▶ [Data for analysis]
· · · · ·

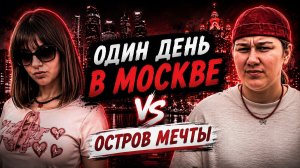 Один день в Москве | Остров Мечты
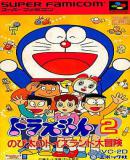 Carátula de Doraemon 2: Nobita no Toys Land Daibouken (Japonés)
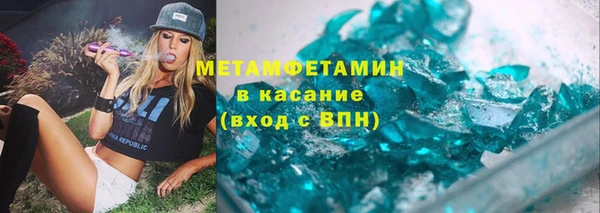 меф Богородск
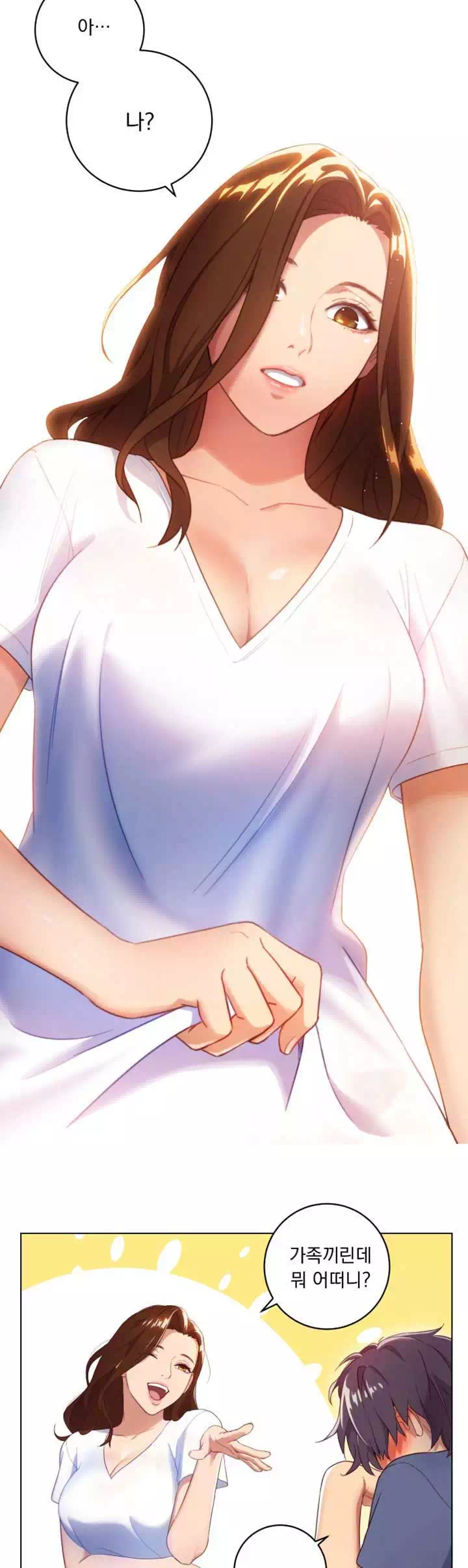 새엄마의 친구들 프롤로그 - 웹툰 이미지 7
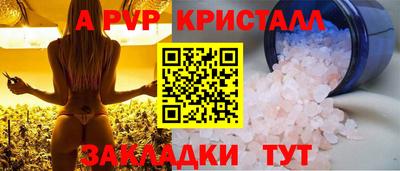 МДМА Тулун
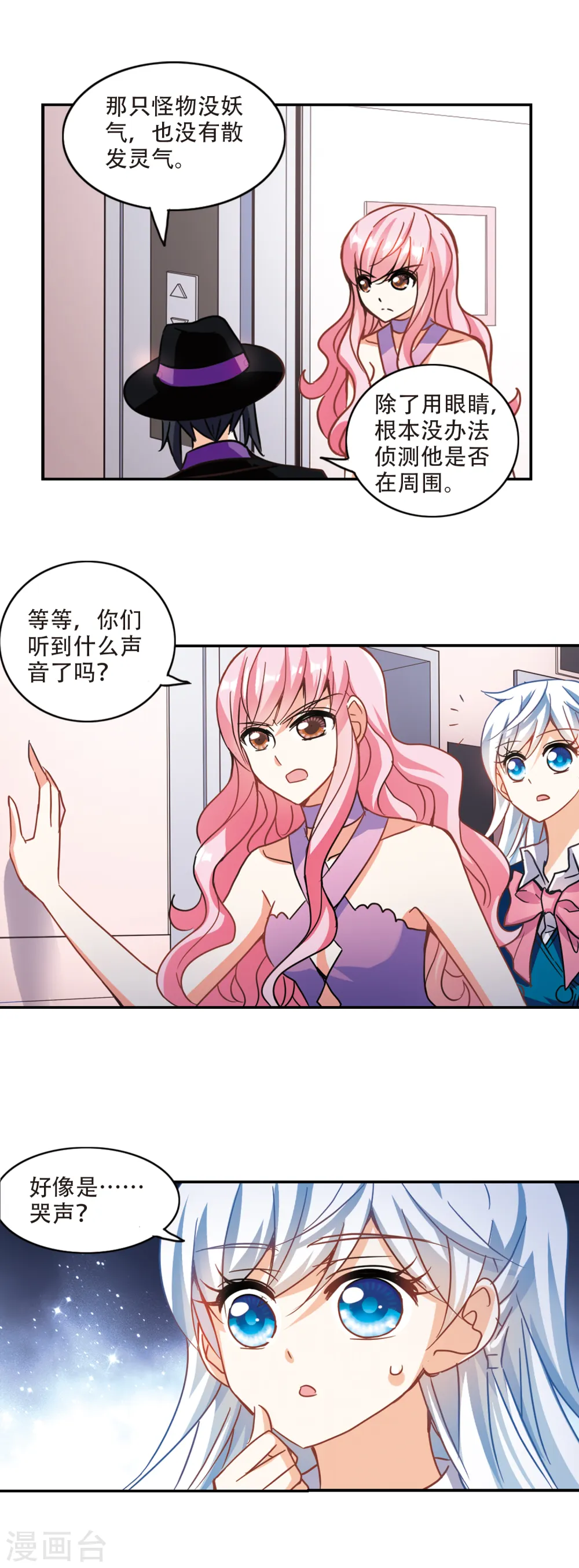 第264话 追逐游戏3 第13页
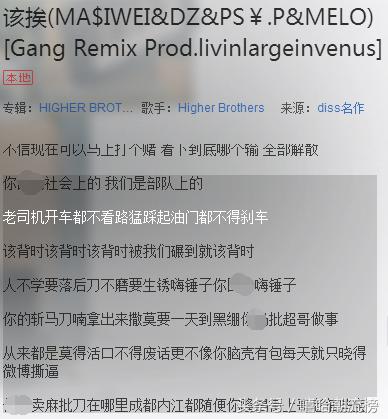 dissgai的歌中国新说唱巅峰对决,中文说唱十大dissgai
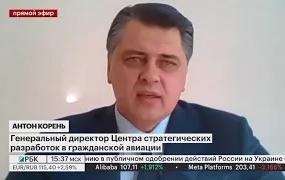 АНТОН КОРЕНЬ О НАПРАВЛЕНИЯХ ОБЕСПЕЧЕНИЯ УСТОЙЧИВОЙ ДЕЯТЕЛЬНОСТИ ГРАЖДАНСКОЙ АВИАЦИИ РОССИИ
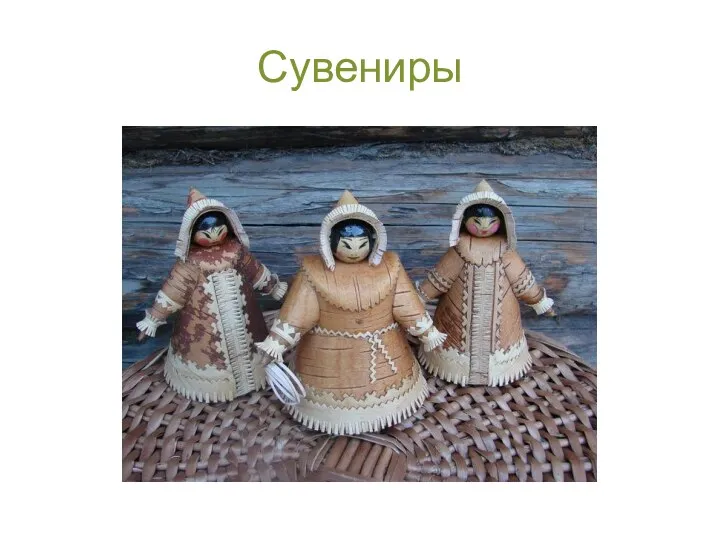 Сувениры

· · · · ·

▶ [What to produce] All that is wanted is an exact copy of the lines from the line bearing "меф Богородск" through the final line of the entries, including both ends but no pictures.

▶ [Exercise solution]
 меф Богородск
 새엄마의 친구들 프롤로그 - 웹툰 이미지 7
 МДМА Тулун
 第264话 追逐游戏3 第13页
 dissgai的歌中国新说唱巅峰对决,中文说唱十大dissgai
 АНТОН КОРЕНЬ О НАПРАВЛЕНИЯХ ОБЕСПЕЧЕНИЯ УСТОЙЧИВОЙ ДЕЯТЕЛЬНОСТИ ГРАЖДАНСКОЙ АВИАЦИИ РОССИИ
 Сувениры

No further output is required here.